Las ruinas

En mi adolescencia, durante el menemismo, la ciudad estaba llena de ruinas. El Puerto, las estaciones de trenes, el Puente Colgante y lo que hoy es la Costanera Este eran espacios de escombros, fierros retorcidos,
esqueletos metálicos y piezas vacías. Con mis amigos buscábamos el peligro y la aventura en esos lugares. Entrábamos de noche a los galpones abandonados del puerto, trepábamos a los elevadores de granos y nos colgábamos mirando los vidrios rotos del Molino Marconetti.
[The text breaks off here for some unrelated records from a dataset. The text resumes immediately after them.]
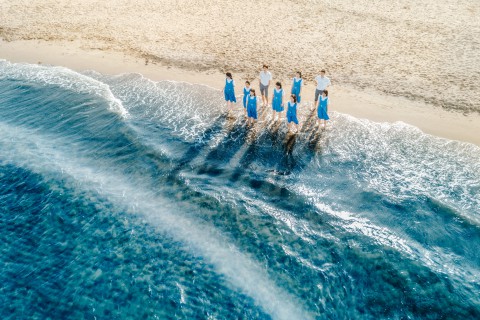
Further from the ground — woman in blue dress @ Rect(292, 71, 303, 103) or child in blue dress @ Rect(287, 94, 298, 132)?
woman in blue dress @ Rect(292, 71, 303, 103)

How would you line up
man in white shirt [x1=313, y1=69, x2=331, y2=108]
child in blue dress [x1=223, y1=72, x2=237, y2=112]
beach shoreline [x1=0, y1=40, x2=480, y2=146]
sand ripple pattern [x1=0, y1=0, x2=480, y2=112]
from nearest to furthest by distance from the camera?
beach shoreline [x1=0, y1=40, x2=480, y2=146]
man in white shirt [x1=313, y1=69, x2=331, y2=108]
child in blue dress [x1=223, y1=72, x2=237, y2=112]
sand ripple pattern [x1=0, y1=0, x2=480, y2=112]

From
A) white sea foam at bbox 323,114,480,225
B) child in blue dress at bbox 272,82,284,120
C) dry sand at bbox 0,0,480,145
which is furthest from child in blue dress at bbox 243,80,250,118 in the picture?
white sea foam at bbox 323,114,480,225

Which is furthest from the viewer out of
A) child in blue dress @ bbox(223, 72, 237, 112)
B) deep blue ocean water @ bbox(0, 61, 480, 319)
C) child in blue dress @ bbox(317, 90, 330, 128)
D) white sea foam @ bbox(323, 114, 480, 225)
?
→ child in blue dress @ bbox(223, 72, 237, 112)

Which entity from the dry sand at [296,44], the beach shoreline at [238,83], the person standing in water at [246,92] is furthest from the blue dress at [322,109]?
the person standing in water at [246,92]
Fumábamos nuestro primer porro en los pedazos de escalera que la inundación del 83 había perdonado, por el Espigón o La Rambla. Subíamos a la única y oxidada torre del puente, mirando desde arriba una ciudad sin rascacielos, y del otro lado, allá abajo donde el puente se derrumbaba de golpe, nos hipnotizaba el abismo de borbotones oscuros del río.

 El antiguo puente era de madera; recuerdo los tablones podridos, con unos tornillos enormes, partidos donde el puente había colapsado.  Una vez subimos con mi amiga Flavia, las dos solas. Se subía por una escalerita que estaba embutida en la estructura de la torre. Ya arriba, el viento era bastante salvaje. Flavia se agarraba de la baranda que le llegaba a la cintura e inclinaba el resto del cuerpo hacia el vacío.
Fantaseábamos con bajar deslizándonos tipo tirolesa por los enormes cables de acero. Aterrizaríamos, sanas y salvas, entre las paredes y habitaciones arrasadas de Piedras Blancas, por donde la vegetación isleña trepaba y sacaba flores amarillas y azules.